Ciência e imaginação
Pedro J. Bondaczuk
O
artista é o sujeito que lança mão apenas da imaginação para
criar obras nascidas exclusivamente da sua fantasia, enquanto o
cientista se atém ao concreto, ao comprovável, àquilo que pode ser
racionalizado e repetido quantas vezes se desejar, desde que certas
regras sejam rigorosamente respeitadas, certo? Errado! O que
entendemos por ciência não é mais do que fruto da especulação. O
que hoje é tido como dogma incontestável, amanhã pode estar
totalmente ultrapassado por novas "descobertas", que por
sua vez talvez sejam superadas por outras, e mais outras e mais
outras, em um número de vezes que pode se perder no infinito. Karl
Popper alertou sobre o dogmatismo para quem pretenda ser um
cientista. Afirmou: "As teorias científicas são apenas
invenções humanas e devem estar perpetuamente sujeitas a revisão".
E de fato estão.
Há
somente pouco mais de um século, acreditava-se ainda em geração
espontânea, até que Louis Pasteur demonstrasse que só vida pode
gerar vida. Há 70 anos, a existência de vírus e bactérias não
passava de mera especulação. Ainda hoje se discute se esses agentes
infecciosos são seres vivos, inanimados ou um meio-termo entre os
dois. Como se vê, a ciência, até mais do que a arte, se alimenta
de imaginação. Nutre-se da ilimitada capacidade humana de criar. Ou
de recriar o existente com novas formas. O verdadeiro cientista é o
que mantém a mente sempre aberta para a dúvida. O que nunca aceita
uma evidência como prova definitiva. O que questiona, contesta,
indaga, busca respostas e não aceita nenhuma como sendo a última, a
final, a indesmentível.
Paul
Feyerabend observa que "a ciência só progride transgredindo as
regras impostas pela lógica". É, como se vê, uma atividade
essencialmente transgressora, especulativa, inovadora, não-dogmática
e anarquista em seu sentido mais nobre. É, essencialmente,
"imaginação". Até porque, as limitações dos sentidos
humanos e o curto tempo da existência do homem impedem-no de ter
conhecimento completo, absoluto, positivo sobre qualquer coisa, por
mínima que seja. Desconhece até a própria origem. Como sua mente
inquieta busca explicações para tudo, elabora (o que é bastante
louvável e estimulante) um sem-número de teorias, nenhuma
comprovável, a esse respeito. A mais aceita é a da evolução.
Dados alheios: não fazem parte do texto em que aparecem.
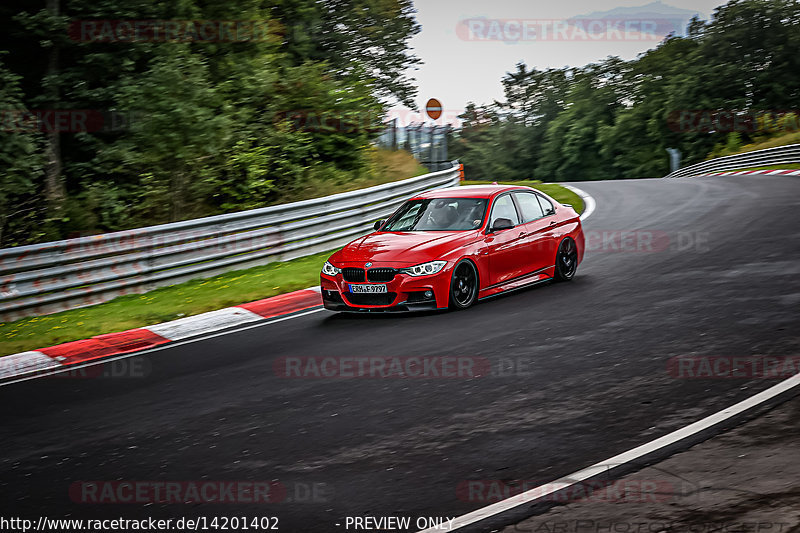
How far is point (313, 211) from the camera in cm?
1595

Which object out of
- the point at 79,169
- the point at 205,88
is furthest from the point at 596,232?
the point at 79,169

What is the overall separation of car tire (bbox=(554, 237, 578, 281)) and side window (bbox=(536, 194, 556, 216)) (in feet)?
1.46

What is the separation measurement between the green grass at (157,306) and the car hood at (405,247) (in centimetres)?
220

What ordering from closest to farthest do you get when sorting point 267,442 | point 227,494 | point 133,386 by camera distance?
point 227,494
point 267,442
point 133,386

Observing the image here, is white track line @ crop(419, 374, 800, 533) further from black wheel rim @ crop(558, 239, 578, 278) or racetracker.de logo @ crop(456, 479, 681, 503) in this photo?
black wheel rim @ crop(558, 239, 578, 278)

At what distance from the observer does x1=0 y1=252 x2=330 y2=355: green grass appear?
35.9ft

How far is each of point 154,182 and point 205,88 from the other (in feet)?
7.11

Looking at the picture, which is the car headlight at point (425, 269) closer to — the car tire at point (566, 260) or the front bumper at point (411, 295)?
the front bumper at point (411, 295)

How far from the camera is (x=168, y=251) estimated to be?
13.7m

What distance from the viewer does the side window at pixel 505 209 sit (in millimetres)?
11422

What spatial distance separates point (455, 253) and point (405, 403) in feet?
12.6

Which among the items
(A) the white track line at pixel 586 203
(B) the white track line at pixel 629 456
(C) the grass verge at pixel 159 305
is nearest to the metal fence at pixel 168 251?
(C) the grass verge at pixel 159 305

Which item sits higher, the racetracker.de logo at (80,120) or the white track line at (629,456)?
the racetracker.de logo at (80,120)

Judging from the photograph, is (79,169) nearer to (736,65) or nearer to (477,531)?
(477,531)
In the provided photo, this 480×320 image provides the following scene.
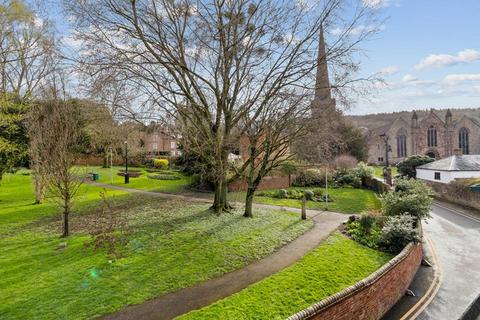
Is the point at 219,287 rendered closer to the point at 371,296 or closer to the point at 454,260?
the point at 371,296

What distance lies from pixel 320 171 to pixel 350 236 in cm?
1775

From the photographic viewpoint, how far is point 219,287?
27.3 feet

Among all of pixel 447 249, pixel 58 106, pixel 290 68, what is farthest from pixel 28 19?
pixel 447 249

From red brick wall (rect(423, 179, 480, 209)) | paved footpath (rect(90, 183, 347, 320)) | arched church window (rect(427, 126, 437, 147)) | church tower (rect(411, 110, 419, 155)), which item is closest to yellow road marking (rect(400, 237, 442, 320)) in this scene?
paved footpath (rect(90, 183, 347, 320))

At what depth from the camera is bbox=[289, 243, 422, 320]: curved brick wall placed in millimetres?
6331

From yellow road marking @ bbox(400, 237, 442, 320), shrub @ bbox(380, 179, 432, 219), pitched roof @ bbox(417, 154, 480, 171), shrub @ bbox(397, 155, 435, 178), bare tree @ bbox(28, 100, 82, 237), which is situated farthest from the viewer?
shrub @ bbox(397, 155, 435, 178)

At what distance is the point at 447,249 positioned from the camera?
1295 centimetres

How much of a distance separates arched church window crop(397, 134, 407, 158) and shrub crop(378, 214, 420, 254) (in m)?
61.4

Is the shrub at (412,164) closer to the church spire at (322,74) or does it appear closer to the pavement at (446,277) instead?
the pavement at (446,277)

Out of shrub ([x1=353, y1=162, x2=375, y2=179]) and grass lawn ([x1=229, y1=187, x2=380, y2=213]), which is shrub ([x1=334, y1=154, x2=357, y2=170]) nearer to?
shrub ([x1=353, y1=162, x2=375, y2=179])

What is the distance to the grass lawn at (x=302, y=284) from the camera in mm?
6992

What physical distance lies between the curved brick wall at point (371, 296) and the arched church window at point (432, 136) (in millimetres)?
63600

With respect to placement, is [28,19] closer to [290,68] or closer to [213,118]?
[213,118]

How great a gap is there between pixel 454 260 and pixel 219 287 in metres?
9.83
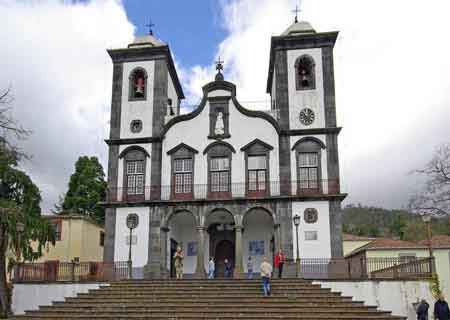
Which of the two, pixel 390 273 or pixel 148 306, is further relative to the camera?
pixel 390 273

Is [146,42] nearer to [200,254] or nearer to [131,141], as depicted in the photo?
[131,141]

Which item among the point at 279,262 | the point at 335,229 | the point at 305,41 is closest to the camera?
the point at 279,262

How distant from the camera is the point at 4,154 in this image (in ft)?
68.4

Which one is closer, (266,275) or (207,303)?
(207,303)

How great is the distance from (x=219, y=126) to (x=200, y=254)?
269 inches

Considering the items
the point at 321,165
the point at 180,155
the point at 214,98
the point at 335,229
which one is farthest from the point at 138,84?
the point at 335,229

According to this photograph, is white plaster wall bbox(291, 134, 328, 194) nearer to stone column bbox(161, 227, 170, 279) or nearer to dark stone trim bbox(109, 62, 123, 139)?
stone column bbox(161, 227, 170, 279)

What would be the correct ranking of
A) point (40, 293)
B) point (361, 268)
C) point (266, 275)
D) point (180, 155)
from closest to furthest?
point (266, 275)
point (40, 293)
point (361, 268)
point (180, 155)

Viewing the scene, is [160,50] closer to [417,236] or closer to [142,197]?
[142,197]

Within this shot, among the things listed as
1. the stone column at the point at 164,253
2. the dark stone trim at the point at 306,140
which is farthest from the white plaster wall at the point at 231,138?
the stone column at the point at 164,253

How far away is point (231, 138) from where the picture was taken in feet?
89.9

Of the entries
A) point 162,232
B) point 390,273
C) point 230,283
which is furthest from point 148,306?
point 390,273

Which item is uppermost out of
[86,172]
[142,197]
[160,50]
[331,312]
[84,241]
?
[160,50]

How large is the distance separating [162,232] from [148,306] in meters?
7.48
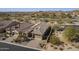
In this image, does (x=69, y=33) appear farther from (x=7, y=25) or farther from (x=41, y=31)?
(x=7, y=25)

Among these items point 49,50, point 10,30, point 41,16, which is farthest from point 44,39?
point 10,30

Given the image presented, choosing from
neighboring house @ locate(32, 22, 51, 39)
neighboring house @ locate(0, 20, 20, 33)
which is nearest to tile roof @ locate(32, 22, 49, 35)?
neighboring house @ locate(32, 22, 51, 39)

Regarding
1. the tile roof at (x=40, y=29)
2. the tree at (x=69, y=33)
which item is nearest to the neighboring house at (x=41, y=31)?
the tile roof at (x=40, y=29)

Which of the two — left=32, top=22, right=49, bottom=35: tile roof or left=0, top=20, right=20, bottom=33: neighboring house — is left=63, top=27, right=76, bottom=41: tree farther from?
left=0, top=20, right=20, bottom=33: neighboring house

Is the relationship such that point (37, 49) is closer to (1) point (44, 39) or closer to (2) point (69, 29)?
(1) point (44, 39)

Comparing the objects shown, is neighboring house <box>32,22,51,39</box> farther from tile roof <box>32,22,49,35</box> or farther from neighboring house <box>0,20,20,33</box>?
neighboring house <box>0,20,20,33</box>

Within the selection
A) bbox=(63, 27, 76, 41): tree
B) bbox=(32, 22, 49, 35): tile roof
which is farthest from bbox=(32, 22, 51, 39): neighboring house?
bbox=(63, 27, 76, 41): tree

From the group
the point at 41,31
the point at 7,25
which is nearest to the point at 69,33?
the point at 41,31

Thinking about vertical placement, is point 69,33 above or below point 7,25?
below

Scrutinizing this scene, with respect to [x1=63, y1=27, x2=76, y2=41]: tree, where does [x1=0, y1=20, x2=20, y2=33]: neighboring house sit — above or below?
above
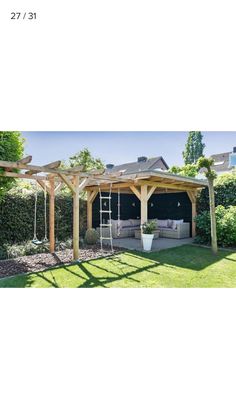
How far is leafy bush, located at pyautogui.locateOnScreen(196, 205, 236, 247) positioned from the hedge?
459 centimetres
Seria ciência? Seria fantasia? Seria lenda? Seria ficção?
Ciência, no sentido lato do termo, não é. Carece do pressuposto
básico. Não pode ser demonstrada através de experiências
passíveis de reprodução. É, por conseguinte, o quê? Mera
imaginação!
Especula-se,
por exemplo, que esse animal atípico, dotado de consciência, capaz
de mudar o próprio destino e de alterar a natureza, evoluiu de seres
vivos primitivos, que por sua vez surgiram de um acaso ambiental, de
uma "sopa de aminoácidos" em que a Terra original se
transformou em decorrência de sua intensa atividade vulcânica. Que
essas criaturas simples em sua morfologia, unicelulares, através de
sucessivas mutações, foram ganhando complexidade e se adaptando a
um meio "a priori" hostil, até chegar ao estágio atual,
decorrendo, aí, alguns bilhões de anos. Supondo que essa teoria
seja lógica --- obviamente não é --- não há como demonstrar essa
tese mediante reproduções de laboratório. Muito menos o tempo
transcorrido, com teste do Carbono-14 ou sem ele.
Os
pesquisadores até que reproduziram a tal "sopa de aminoácidos".
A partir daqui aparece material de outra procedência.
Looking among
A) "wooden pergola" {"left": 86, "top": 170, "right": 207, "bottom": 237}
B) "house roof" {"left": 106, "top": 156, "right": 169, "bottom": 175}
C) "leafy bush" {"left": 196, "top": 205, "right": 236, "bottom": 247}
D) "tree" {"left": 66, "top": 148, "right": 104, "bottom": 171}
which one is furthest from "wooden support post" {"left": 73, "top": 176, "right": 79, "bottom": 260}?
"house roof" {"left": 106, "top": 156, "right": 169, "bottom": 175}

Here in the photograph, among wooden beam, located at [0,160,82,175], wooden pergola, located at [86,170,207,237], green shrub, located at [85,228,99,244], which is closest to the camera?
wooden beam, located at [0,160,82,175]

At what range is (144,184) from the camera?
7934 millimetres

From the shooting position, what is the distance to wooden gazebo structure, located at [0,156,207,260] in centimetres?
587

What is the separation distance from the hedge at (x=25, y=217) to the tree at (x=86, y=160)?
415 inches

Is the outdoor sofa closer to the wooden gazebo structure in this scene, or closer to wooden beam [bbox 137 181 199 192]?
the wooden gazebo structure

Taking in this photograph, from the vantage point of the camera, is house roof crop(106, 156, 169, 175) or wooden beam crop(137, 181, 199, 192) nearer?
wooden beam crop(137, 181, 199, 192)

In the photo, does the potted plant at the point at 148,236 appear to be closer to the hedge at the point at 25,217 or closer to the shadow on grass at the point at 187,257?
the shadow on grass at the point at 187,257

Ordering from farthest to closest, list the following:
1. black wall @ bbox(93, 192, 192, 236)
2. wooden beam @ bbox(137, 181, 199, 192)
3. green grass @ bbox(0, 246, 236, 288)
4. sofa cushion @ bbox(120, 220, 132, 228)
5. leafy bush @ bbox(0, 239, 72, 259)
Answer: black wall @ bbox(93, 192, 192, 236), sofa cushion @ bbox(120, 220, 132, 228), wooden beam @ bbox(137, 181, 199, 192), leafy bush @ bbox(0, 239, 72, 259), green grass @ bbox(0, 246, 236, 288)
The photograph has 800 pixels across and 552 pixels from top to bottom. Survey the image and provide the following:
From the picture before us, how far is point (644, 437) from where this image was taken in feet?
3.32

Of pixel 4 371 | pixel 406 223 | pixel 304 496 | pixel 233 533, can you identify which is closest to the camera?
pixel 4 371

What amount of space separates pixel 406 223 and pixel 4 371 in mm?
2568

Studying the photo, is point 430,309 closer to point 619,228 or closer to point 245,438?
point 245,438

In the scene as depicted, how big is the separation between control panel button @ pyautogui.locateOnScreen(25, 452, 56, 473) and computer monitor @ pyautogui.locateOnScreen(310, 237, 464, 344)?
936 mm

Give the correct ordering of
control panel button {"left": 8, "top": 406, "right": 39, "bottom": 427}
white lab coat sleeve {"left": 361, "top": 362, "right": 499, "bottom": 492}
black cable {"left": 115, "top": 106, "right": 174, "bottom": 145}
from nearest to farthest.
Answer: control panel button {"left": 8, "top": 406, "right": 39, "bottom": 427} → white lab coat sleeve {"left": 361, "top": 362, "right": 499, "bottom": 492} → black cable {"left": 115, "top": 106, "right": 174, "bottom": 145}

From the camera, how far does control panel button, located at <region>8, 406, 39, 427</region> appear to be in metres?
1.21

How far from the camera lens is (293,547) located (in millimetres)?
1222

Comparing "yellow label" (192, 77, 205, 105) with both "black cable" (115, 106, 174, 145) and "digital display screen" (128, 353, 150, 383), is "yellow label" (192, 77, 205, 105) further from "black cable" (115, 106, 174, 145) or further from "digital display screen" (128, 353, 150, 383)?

Mas não conseguiram criar uma única forma que sequer se aproximasse
de um ser vivo. Os adversários das religiões, os que se arrogam a
uma racionalidade que na verdade não possuem, os que negam a
existência de uma inteligência superior, infinita e eterna (deem o
nome que quiserem ao que chamo de Deus), costumam dizer que a
metáfora da Criação, narrada no primeiro capítulo da Bíblia, é
um "conto da carochinha", ingênuo e rústico, voltado para
"mentes ignorantes".
Estes
não devem, todavia, ter lido o relato bíblico. Posto que
metafórico, ninguém jamais, em tempo algum, em qualquer lugar, fez
uma narração com tamanha lógica e sabedoria quanto esta sobre
assunto de tamanha complexidade. E seu autor não contava com a
parafernália de instrumentos e nem com a espantosa soma de
informações ao dispor do homem contemporâneo. Não tinha
biblioteca, arquivos, computadores, etc. O relato em questão é
fruto exclusivo de uma sabedoria superior. Não exclui, em hipótese
alguma, uma explicação dita "científica", se esta for
cabível. Qualquer que tenha sido a origem do homem, a primeira
dessas criaturas inteligentes não deixou vestígios de sua passagem.
Não documentou quando surgiu, já que não dispunha de um sistema de
medição de tempo. Não tinha inventado o alfabeto, que lhe
permitiria um registro escrito do que via ou pensava. Provavelmente
sequer se comunicava oralmente. Tudo isso veio depois. Ninguém
poderá, portanto, saber quem foi e nem quando nasceu.
Prova
de verdade, portanto, sobre a origem do homem, jamais será
conseguida. E não se trata da afirmação de um céptico
empedernido, mas da mínima lógica. Quanto aos demais tipos de
conhecimento, ditos científicos, as dificuldades são iguais ou até
maiores. A imaginação, portanto, é instrumental por excelência do
cientista, da mesma forma que é do artista. A diferença é que este
último o utiliza com muito mais charme e beleza e sem a arrogância
do primeiro.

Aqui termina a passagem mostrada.